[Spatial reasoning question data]
########################################
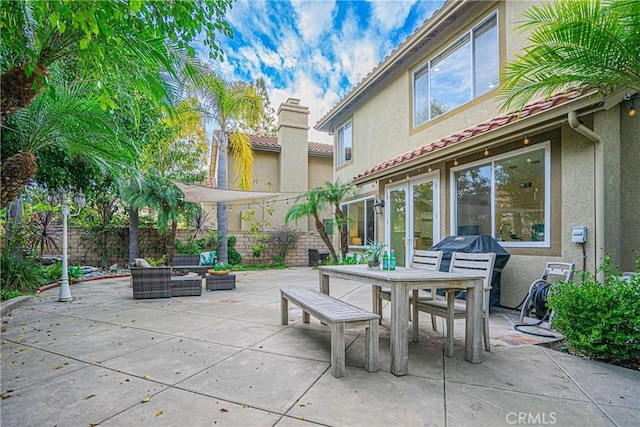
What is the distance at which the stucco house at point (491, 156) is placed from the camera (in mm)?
4211

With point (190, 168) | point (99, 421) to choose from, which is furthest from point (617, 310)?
point (190, 168)

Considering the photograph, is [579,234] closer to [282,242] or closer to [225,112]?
[225,112]

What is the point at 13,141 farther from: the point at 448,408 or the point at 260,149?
the point at 260,149

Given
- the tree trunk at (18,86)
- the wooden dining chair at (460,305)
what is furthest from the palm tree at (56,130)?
the wooden dining chair at (460,305)

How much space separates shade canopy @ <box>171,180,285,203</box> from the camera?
28.9 ft

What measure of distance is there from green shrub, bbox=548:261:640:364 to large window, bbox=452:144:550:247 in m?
1.83

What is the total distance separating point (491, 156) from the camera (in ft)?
19.1

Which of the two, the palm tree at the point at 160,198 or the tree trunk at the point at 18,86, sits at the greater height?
the tree trunk at the point at 18,86

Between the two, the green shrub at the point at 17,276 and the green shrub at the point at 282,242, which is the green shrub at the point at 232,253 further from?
the green shrub at the point at 17,276

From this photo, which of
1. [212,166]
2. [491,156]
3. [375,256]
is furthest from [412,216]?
[212,166]

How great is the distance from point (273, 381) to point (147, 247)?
1133 centimetres

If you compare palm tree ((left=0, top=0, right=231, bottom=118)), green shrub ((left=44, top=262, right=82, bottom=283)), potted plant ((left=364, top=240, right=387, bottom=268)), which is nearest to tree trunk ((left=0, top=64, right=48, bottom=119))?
palm tree ((left=0, top=0, right=231, bottom=118))

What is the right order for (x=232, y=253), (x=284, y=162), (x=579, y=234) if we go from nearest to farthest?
(x=579, y=234) → (x=232, y=253) → (x=284, y=162)

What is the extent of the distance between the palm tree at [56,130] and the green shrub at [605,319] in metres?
5.87
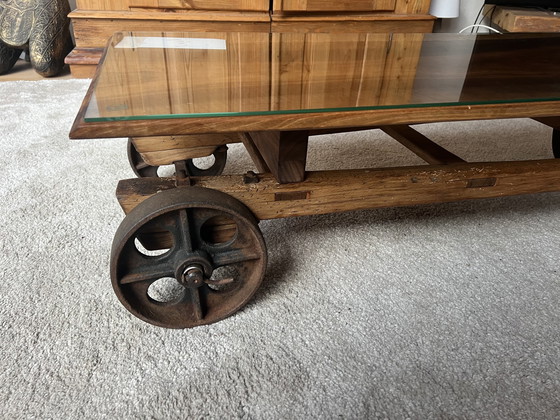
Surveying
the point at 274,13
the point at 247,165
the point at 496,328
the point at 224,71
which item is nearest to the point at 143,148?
the point at 224,71

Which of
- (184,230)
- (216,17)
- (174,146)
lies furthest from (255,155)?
(216,17)

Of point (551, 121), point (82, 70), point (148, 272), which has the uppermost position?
point (551, 121)

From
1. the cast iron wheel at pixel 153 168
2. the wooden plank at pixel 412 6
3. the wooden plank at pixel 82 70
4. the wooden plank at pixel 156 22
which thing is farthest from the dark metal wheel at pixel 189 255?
the wooden plank at pixel 412 6

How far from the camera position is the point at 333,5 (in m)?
1.90

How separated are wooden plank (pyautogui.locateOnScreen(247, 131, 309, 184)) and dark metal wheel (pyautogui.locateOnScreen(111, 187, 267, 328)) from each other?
0.09 meters

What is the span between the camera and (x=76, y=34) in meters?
1.91

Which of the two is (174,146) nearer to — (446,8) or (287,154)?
(287,154)

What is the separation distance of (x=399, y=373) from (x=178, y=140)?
1.99 ft

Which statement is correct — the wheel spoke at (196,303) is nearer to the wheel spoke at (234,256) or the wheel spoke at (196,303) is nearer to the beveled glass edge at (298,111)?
the wheel spoke at (234,256)

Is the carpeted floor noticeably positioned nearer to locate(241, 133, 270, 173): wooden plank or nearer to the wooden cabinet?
locate(241, 133, 270, 173): wooden plank

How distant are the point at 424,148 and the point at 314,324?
453mm

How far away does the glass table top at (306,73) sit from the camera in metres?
0.64

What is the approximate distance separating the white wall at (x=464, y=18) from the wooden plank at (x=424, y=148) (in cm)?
153

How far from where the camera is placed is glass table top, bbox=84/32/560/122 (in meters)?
0.64
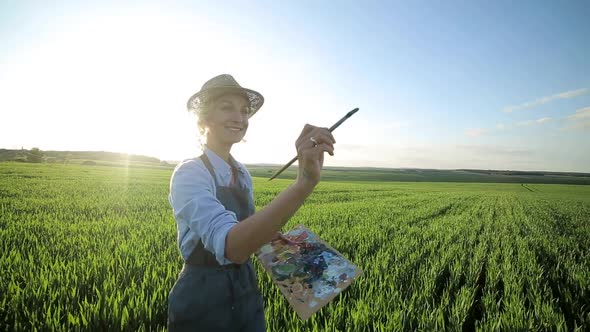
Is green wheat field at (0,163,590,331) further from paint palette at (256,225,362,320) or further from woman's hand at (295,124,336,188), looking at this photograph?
woman's hand at (295,124,336,188)

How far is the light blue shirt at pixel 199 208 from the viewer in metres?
1.19

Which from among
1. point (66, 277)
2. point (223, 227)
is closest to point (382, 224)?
point (66, 277)

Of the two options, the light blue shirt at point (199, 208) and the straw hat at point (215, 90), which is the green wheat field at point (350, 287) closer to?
the light blue shirt at point (199, 208)

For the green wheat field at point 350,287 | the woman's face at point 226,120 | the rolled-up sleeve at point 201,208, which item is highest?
the woman's face at point 226,120

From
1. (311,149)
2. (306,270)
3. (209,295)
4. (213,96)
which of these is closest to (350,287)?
(306,270)

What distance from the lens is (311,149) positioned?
1.15m

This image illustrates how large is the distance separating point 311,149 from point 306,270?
91 cm

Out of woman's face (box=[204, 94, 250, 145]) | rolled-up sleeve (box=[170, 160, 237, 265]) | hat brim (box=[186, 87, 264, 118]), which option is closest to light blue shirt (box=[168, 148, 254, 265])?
rolled-up sleeve (box=[170, 160, 237, 265])

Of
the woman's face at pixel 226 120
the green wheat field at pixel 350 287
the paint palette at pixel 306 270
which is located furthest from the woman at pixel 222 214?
the green wheat field at pixel 350 287

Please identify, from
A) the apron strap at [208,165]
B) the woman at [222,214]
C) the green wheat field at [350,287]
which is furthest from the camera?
the green wheat field at [350,287]

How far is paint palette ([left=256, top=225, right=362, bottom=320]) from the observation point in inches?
60.8

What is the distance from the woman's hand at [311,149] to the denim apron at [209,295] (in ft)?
2.26

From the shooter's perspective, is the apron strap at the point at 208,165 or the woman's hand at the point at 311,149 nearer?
the woman's hand at the point at 311,149

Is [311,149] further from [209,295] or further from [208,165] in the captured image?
[209,295]
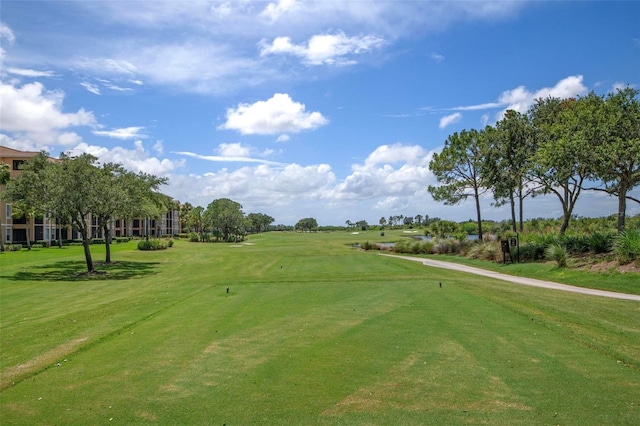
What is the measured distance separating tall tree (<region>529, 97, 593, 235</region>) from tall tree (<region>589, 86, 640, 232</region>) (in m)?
0.81

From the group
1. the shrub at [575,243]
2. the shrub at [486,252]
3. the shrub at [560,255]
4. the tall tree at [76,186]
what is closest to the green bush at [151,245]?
the tall tree at [76,186]

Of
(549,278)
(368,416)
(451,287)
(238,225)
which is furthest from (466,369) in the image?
(238,225)

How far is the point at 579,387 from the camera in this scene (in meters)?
6.55

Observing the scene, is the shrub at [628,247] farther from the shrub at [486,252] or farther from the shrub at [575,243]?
the shrub at [486,252]

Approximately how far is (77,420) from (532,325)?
9464 millimetres

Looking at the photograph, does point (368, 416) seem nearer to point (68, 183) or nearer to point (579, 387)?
point (579, 387)

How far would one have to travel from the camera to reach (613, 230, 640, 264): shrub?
21.0 meters

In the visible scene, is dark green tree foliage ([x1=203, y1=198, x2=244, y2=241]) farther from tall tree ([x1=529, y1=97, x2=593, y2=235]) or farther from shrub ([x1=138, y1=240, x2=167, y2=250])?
tall tree ([x1=529, y1=97, x2=593, y2=235])

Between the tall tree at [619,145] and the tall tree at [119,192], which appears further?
the tall tree at [119,192]

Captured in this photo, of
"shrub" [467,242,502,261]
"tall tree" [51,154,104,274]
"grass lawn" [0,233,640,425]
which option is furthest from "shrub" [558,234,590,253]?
"tall tree" [51,154,104,274]

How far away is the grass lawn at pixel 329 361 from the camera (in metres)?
5.96

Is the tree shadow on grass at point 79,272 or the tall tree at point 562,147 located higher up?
the tall tree at point 562,147

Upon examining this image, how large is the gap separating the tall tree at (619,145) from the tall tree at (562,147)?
2.66 ft

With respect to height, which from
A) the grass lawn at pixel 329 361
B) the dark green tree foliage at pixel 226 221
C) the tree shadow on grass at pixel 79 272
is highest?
the dark green tree foliage at pixel 226 221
########################################
- PROBLEM
Give back exactly the lines that run from the line with "How far away is" through the close of the material, counting both ends, and nothing more.

- FULL SOLUTION
How far away is the grass lawn at pixel 329 361 from the camera (in metres)?
5.96

Is the tree shadow on grass at point 79,272 or the tall tree at point 562,147 located higher up?
the tall tree at point 562,147

Upon examining this image, how large is the gap separating the tall tree at (619,145) from the tall tree at (562,147)?
2.66 ft

With respect to height, which from
A) the grass lawn at pixel 329 361
B) the dark green tree foliage at pixel 226 221
C) the tree shadow on grass at pixel 79 272
is highest?
the dark green tree foliage at pixel 226 221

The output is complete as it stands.